▸ **Document extract**
****************

The Airbus Ship Detection Challenge aims to advance ship detection in satellite imagery. Participants develop algorithms to automatically identify and locate ships, contributing to maritime applications. This repository contains my approach and solution, implementing various techniques for accurate ship detection.
You can utilize this project by following these steps:
-
Download the repository to your desired working directory:
git clone https://github.com/kafkaGen/Airbus && cd Airbus
-
Build the Docker image:
docker build . -t airbus
-
(Optionaly) Train the models:
docker run -it --gpus all --rm -v path/to/models:/airbus/models -v path/to/train/data:/airbus/data/train_v2 airbus python train.py
Note: All hyperparameters for model training and architecture can be found in the Config class in the settings.config file. Modify this class to make any desired changes.
-
Predict the masks for images in a specified input folder and save them to an output folder (each mask will have the same name as its corresponding image):
docker run -it --gpus all --rm -v path/to/models:/airbus/models -v path/to/input/images:/airbus/input -v path/to/output/folder:/airbus/output airbus python inference.py --input input --output output
-
If you simply want to evaluate its performance, you can run the model on pre-stored images from the inference_input_test folder in the project:
docker run -it --gpus all --rm -v path/to/output/folder:/airbus/output airbus python inference.py --input inference_input_test --output output
-
Once you are finished, remove the Docker image:
docker rmi airbus
Note: The --gpus all flag enables TensorFlow to utilize the GPU if the appropriate NVIDIA-Docker setup is in place.
Note: You can remove the -v path/to/models:/airbus/models part from the command if you don't need to retrain the models.
Note: Make sure to replace path/to/models, path/to/train/data, path/to/input/images, and path/to/output/folder with the absolute paths to these respective folders.

****************

▸ **Stated exercise A**
Please say whether each statement below agrees with the Airbus ship detection README. Answer yes or no for each, and quote the deciding words of the README. (i) The hyperparameters for training are set in the Config class in the settings.config file. (ii) Training the models is a required step. (iii) Each predicted mask gets a name that differs from its image.
▸ **Stated exercise B**
Answer these questions from the Airbus ship detection README.
(i) What tag does the build command give the Docker image?
(ii) Which project folder holds pre-stored images for testing the model's performance?
(iii) What command removes the Docker image?
▸ **Stated exercise C**
Write the next part of the Airbus ship detection README, starting after its final note about replacing the placeholder paths.

▸ **Data extract**
****************

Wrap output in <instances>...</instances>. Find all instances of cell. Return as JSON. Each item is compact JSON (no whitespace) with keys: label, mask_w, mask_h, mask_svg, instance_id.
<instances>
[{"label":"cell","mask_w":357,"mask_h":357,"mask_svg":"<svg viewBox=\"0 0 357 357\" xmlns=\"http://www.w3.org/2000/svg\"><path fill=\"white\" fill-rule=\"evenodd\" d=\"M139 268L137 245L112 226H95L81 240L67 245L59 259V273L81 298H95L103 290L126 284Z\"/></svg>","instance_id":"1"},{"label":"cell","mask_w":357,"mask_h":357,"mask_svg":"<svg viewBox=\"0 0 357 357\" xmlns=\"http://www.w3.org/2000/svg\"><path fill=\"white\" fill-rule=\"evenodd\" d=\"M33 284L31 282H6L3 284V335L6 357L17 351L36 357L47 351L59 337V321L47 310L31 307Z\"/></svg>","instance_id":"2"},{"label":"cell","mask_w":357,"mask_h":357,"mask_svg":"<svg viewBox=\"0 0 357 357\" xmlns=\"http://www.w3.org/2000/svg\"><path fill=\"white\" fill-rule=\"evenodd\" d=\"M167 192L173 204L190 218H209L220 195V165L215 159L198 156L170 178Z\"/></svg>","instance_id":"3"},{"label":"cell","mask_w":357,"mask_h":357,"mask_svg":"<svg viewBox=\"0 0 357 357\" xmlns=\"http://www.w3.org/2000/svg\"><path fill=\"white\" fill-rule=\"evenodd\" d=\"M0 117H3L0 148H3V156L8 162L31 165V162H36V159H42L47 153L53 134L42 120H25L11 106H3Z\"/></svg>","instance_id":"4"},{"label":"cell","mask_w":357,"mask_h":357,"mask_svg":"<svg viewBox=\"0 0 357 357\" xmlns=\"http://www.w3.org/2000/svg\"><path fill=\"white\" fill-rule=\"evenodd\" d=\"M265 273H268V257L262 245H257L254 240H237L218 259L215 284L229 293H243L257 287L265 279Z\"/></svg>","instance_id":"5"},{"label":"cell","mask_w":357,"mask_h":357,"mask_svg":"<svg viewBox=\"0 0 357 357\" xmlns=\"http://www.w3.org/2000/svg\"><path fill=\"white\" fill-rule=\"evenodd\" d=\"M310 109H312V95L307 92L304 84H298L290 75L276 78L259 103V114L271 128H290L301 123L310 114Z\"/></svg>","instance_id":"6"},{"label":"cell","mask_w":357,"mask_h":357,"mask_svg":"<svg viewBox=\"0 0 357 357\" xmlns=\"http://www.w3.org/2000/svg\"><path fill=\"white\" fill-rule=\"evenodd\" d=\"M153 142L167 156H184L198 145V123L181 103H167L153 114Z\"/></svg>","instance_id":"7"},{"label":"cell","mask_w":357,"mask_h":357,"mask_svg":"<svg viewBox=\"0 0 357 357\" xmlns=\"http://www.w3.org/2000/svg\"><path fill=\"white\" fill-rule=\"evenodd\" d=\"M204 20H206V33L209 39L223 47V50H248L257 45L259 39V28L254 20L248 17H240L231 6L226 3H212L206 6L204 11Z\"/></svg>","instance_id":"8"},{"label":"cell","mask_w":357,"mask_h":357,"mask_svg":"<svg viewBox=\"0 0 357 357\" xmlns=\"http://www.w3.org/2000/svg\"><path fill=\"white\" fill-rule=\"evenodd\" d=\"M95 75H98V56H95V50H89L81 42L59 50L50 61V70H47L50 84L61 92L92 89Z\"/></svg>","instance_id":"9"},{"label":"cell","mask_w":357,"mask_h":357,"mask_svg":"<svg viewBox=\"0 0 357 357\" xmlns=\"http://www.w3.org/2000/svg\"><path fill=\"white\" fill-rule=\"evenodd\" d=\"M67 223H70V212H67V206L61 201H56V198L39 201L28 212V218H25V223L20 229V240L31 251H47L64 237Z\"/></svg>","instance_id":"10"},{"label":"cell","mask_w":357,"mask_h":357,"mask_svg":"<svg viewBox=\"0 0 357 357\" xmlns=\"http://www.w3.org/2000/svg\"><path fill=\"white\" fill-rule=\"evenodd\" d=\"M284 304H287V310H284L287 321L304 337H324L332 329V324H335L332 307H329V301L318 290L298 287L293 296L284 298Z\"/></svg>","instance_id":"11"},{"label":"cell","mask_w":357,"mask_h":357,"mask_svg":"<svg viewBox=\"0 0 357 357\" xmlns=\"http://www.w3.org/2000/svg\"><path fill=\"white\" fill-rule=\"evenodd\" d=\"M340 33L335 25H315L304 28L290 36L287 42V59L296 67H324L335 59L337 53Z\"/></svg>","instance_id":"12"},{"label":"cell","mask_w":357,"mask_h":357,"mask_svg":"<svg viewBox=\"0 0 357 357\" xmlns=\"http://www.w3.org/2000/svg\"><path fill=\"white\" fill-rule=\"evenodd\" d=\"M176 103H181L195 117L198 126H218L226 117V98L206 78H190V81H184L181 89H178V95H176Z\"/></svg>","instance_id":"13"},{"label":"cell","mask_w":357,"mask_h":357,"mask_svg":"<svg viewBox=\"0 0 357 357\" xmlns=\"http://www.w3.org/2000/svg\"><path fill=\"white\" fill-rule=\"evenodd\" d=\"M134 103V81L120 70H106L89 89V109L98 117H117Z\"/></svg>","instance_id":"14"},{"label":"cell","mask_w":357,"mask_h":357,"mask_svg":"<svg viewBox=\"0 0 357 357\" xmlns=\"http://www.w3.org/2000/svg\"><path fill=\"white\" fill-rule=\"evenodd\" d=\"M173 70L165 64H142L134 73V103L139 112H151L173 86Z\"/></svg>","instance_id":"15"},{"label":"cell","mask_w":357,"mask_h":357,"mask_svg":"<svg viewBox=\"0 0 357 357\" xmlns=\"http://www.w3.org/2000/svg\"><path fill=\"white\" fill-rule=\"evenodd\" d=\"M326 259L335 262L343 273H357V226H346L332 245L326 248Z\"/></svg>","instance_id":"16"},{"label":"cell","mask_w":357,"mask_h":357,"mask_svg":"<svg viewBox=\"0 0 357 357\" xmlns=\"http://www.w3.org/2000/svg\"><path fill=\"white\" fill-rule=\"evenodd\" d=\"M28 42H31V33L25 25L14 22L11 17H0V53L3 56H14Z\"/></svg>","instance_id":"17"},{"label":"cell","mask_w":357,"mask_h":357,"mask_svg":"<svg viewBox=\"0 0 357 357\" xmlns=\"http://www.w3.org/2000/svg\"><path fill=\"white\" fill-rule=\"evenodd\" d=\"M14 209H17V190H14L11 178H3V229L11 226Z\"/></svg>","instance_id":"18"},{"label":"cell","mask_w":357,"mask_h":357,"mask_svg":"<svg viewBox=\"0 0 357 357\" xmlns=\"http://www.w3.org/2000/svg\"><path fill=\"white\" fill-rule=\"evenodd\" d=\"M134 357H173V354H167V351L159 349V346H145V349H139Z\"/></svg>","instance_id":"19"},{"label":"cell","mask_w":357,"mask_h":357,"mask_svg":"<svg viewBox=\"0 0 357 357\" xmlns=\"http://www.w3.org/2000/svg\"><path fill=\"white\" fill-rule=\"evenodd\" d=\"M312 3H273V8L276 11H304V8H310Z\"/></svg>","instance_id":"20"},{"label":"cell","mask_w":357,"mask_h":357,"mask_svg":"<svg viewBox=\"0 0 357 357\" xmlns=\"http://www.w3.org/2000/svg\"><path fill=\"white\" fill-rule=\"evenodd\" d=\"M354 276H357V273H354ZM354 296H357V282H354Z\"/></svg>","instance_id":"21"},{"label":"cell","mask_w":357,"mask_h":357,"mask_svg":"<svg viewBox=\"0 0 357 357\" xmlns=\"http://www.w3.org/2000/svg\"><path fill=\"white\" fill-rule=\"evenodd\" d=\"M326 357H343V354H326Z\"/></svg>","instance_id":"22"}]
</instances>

****************

▸ **Written reply A**
(i) Yes: "All hyperparameters for model training and architecture can be found in the Config class in the settings.config file."
(ii) No: "(Optionaly) Train the models:"
(iii) No: "each mask will have the same name as its corresponding image"

▸ **Written reply B**
(i) airbus
(ii) inference_input_test
(iii) docker rmi airbus

▸ **Written reply C**
├── data - folder containing all training data
│ ├── hue.csv - mapping of the number of ships on the segmentation dataset
│ ├── labels.csv - label mapping for the classification dataset
│ ├── masks.csv - rle decoded masks for the segmentation dataset
│ ├── sample_submission_v2.csv - sample submission for the competition
│ ├── test_v2 - folder containing test images
│ │ └── ...
│ ├── train_ship_segmentations_v2.csv - raw images with rle masks
│ └── train_v2 - folder containing training images
│ └── ...
├── Dockerfile
├── inference_input_test - example images
│ └── ...
├── inference_output_test - example model output images
│ └── ...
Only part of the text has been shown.